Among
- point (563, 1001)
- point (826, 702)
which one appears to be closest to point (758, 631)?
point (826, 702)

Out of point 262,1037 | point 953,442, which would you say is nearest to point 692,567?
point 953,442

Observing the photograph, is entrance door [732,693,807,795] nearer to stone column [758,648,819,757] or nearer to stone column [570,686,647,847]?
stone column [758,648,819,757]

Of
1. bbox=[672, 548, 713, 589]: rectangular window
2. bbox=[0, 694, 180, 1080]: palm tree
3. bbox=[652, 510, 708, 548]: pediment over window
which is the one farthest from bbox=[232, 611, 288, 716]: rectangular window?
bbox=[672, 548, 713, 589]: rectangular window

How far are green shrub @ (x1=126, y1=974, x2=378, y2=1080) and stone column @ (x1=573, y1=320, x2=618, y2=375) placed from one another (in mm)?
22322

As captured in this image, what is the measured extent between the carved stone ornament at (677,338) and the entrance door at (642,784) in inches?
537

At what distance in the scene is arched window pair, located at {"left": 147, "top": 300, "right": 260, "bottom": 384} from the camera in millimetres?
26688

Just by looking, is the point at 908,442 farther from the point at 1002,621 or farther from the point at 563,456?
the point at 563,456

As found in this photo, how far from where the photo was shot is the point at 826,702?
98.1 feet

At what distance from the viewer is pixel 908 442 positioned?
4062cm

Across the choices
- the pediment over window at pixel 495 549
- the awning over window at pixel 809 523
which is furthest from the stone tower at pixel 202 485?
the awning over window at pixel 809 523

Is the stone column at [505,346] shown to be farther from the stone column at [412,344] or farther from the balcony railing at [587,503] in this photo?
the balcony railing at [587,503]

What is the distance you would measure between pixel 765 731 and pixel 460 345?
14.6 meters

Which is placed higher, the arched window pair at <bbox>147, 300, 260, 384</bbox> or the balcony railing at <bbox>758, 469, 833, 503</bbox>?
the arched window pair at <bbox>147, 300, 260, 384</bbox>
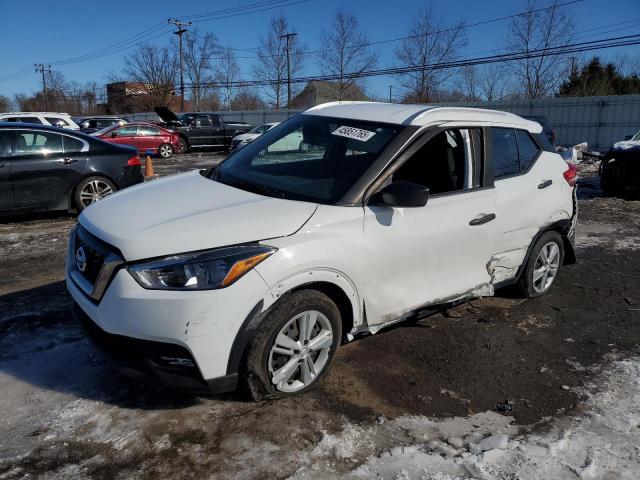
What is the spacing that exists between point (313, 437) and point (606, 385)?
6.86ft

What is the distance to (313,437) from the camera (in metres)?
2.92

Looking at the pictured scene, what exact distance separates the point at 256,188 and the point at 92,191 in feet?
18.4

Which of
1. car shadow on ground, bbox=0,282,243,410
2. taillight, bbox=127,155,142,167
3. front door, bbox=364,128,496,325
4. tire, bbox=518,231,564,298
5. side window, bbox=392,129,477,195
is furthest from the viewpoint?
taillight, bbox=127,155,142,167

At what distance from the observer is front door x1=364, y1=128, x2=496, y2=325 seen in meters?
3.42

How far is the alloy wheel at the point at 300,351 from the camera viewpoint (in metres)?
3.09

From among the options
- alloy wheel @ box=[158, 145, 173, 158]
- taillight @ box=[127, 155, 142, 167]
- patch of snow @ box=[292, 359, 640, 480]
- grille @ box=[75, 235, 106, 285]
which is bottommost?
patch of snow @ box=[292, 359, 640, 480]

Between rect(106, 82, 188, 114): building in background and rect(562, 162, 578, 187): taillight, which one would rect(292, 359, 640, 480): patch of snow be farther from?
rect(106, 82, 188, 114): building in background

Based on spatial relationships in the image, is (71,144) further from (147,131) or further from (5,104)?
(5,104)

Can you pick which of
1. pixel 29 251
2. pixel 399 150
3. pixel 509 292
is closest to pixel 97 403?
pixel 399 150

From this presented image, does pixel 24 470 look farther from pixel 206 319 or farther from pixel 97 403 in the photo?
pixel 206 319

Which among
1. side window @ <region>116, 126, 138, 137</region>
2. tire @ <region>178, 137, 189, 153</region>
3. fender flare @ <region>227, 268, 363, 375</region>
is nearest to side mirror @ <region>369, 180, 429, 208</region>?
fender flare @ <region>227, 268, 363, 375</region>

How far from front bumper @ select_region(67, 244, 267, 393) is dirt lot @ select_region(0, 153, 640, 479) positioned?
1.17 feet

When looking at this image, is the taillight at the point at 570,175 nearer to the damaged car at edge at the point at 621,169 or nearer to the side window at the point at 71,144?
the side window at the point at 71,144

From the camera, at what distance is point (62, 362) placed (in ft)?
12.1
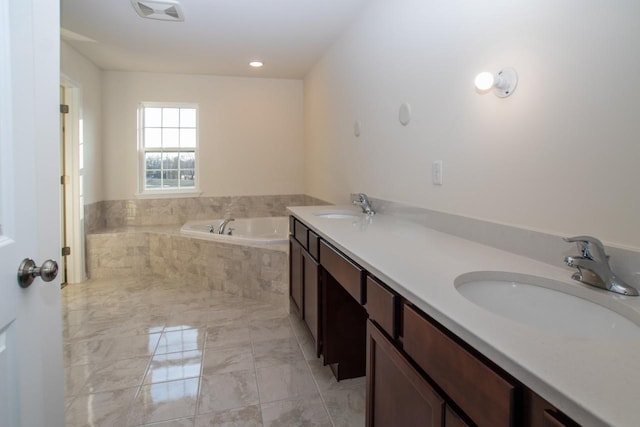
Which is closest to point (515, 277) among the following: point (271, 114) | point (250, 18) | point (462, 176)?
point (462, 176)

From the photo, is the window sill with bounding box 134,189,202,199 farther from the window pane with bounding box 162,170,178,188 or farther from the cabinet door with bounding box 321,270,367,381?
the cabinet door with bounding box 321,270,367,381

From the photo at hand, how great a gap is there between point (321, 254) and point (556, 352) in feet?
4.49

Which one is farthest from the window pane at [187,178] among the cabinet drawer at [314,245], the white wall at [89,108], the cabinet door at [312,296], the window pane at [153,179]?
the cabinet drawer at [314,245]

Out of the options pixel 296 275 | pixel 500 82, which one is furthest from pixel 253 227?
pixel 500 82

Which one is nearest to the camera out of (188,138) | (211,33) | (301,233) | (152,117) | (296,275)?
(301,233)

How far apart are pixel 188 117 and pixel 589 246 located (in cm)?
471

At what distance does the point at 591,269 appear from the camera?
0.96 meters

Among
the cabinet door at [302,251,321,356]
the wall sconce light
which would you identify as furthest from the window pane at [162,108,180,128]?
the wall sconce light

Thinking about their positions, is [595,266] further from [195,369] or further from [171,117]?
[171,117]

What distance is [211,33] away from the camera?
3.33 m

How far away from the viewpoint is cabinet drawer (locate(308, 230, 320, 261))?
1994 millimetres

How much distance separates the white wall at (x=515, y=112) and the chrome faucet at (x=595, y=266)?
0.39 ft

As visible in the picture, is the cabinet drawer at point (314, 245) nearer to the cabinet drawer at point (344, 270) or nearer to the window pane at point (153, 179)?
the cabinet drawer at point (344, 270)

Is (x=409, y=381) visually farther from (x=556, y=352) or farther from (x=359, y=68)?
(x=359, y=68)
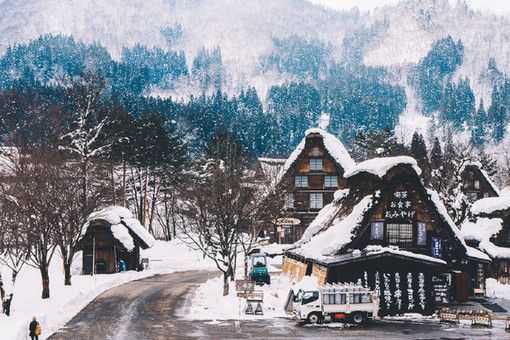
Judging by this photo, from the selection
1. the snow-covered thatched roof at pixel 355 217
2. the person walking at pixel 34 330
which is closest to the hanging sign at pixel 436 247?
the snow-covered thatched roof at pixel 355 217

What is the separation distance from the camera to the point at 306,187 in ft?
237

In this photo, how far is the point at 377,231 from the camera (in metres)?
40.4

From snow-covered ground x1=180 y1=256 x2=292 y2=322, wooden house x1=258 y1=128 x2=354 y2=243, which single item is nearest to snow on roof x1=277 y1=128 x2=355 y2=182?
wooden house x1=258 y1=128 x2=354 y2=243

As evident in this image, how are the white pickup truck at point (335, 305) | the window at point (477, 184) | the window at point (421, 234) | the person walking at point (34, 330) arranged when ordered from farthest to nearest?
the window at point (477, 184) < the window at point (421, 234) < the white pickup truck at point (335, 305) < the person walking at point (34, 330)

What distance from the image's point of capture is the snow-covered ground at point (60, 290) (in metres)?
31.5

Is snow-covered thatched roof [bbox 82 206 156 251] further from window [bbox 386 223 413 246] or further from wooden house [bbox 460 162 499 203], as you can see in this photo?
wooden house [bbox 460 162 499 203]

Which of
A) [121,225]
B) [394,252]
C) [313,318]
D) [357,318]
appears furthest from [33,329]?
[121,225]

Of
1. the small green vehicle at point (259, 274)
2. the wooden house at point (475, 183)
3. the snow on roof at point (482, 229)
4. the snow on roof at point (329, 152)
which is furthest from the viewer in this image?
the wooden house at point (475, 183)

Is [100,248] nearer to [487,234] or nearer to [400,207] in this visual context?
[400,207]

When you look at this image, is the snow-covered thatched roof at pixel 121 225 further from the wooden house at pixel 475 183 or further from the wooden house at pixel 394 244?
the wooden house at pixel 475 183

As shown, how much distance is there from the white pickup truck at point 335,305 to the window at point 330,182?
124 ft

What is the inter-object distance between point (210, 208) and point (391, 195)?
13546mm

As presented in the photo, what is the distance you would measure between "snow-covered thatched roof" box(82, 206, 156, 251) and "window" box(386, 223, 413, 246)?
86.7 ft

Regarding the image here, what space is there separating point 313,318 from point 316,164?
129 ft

■ ■ ■

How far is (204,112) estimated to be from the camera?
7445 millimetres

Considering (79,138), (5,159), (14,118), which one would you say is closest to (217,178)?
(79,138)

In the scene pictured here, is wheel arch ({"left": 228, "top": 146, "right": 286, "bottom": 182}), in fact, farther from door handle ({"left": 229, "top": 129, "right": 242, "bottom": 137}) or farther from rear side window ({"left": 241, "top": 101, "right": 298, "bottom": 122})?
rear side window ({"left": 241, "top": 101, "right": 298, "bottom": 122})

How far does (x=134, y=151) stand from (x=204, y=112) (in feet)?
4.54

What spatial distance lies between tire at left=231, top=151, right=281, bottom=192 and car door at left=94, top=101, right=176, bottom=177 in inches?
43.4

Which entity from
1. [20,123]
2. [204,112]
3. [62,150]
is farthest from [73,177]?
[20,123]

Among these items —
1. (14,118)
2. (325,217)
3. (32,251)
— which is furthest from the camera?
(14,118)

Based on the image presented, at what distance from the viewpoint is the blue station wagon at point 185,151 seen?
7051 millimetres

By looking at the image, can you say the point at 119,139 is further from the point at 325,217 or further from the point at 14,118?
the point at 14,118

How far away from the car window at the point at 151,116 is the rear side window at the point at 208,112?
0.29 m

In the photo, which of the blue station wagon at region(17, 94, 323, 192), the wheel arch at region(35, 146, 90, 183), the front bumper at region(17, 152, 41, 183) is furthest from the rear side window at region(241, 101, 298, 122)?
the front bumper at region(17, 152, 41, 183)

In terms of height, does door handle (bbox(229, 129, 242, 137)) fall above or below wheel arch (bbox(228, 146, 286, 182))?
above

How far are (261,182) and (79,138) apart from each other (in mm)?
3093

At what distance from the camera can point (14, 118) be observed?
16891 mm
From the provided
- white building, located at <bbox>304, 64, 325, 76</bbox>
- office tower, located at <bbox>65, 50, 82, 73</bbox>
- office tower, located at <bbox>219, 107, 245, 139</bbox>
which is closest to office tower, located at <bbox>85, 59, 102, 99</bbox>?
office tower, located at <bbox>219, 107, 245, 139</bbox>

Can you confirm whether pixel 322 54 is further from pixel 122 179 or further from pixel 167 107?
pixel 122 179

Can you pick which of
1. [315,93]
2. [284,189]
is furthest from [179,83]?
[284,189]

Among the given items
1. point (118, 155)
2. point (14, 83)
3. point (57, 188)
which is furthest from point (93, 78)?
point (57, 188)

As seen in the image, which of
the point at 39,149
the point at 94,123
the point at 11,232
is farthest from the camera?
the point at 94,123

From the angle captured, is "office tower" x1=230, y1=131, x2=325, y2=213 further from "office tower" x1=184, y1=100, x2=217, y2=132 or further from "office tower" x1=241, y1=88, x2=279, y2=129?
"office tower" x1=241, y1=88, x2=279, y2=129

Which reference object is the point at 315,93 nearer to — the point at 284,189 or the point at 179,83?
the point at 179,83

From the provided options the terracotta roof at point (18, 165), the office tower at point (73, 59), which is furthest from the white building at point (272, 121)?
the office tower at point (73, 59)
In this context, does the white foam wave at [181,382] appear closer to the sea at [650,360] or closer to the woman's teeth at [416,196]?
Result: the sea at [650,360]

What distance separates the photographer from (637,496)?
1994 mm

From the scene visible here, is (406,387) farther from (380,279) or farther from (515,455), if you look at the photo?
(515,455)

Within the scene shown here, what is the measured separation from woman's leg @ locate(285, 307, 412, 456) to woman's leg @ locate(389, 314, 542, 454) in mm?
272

■ ■ ■

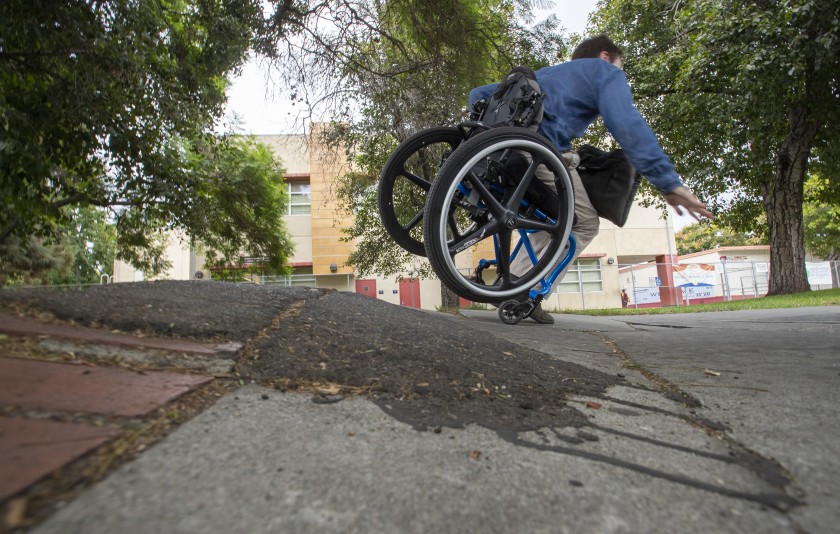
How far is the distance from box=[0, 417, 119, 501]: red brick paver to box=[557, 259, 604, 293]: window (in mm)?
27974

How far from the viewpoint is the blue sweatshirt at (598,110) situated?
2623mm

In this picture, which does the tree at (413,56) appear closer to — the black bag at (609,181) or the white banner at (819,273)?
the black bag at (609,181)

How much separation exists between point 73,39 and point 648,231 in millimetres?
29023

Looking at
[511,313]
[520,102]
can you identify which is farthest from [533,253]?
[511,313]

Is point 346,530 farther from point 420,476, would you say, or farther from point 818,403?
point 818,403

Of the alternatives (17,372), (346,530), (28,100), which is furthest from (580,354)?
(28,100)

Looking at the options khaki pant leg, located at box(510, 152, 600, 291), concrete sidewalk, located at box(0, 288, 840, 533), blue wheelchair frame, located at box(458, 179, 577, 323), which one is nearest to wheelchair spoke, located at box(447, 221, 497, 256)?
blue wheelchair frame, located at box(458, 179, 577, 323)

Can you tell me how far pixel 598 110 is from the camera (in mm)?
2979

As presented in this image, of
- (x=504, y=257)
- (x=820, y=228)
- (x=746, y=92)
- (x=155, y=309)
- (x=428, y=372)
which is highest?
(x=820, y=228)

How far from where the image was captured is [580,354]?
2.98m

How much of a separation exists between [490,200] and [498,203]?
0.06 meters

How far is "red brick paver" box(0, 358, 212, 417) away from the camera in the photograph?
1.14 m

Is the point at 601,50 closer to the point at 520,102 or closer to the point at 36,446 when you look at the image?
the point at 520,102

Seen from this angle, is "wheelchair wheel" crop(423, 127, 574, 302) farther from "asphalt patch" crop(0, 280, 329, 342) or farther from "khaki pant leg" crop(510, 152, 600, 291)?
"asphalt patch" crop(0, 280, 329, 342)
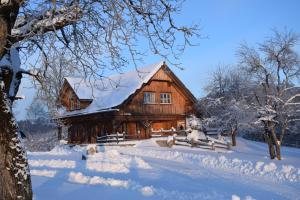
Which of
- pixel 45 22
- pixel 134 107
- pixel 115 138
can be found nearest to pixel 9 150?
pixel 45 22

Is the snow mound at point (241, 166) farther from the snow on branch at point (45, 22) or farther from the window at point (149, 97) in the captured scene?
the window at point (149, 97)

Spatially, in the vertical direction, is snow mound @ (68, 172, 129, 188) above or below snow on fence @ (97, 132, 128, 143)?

■ ■ ■

> **INSTRUCTIONS FOR THE TASK**
Format the items as a numbered list with blank lines omitted, starting with the line that contains "At what distance from the camera" and going on through the line that contains "Result: the sea at [650,360]".

> **RESPONSE TO THIS TASK**
1. At what distance from the camera can point (14, 118) be observed?
2. 16891 mm
3. From the provided
4. - white building, located at <bbox>304, 64, 325, 76</bbox>
5. - office tower, located at <bbox>65, 50, 82, 73</bbox>
6. - office tower, located at <bbox>219, 107, 245, 139</bbox>
7. which is closest to office tower, located at <bbox>85, 59, 102, 99</bbox>?
8. office tower, located at <bbox>219, 107, 245, 139</bbox>
9. Can you confirm whether pixel 322 54 is further from pixel 122 179 or further from pixel 167 107?
10. pixel 122 179
11. Can you pick which of
12. 1. [315,93]
13. 2. [284,189]
14. is furthest from [179,83]?
15. [284,189]
16. Among the given items
17. 1. point (118, 155)
18. 2. point (14, 83)
19. 3. point (57, 188)
20. which is furthest from point (93, 78)?
21. point (57, 188)
22. As seen in the image, which of
23. the point at 39,149
24. the point at 94,123
25. the point at 11,232
26. is farthest from the camera?
27. the point at 94,123
28. From the angle captured, is "office tower" x1=230, y1=131, x2=325, y2=213 further from "office tower" x1=184, y1=100, x2=217, y2=132 or further from "office tower" x1=241, y1=88, x2=279, y2=129?
29. "office tower" x1=241, y1=88, x2=279, y2=129
30. Which reference object is the point at 315,93 nearer to — the point at 284,189 or the point at 179,83?
31. the point at 179,83
32. From the provided options the terracotta roof at point (18, 165), the office tower at point (73, 59), which is furthest from the white building at point (272, 121)?
33. the office tower at point (73, 59)
34. In this context, does the white foam wave at [181,382] appear closer to the sea at [650,360] or closer to the woman's teeth at [416,196]?
35. Result: the sea at [650,360]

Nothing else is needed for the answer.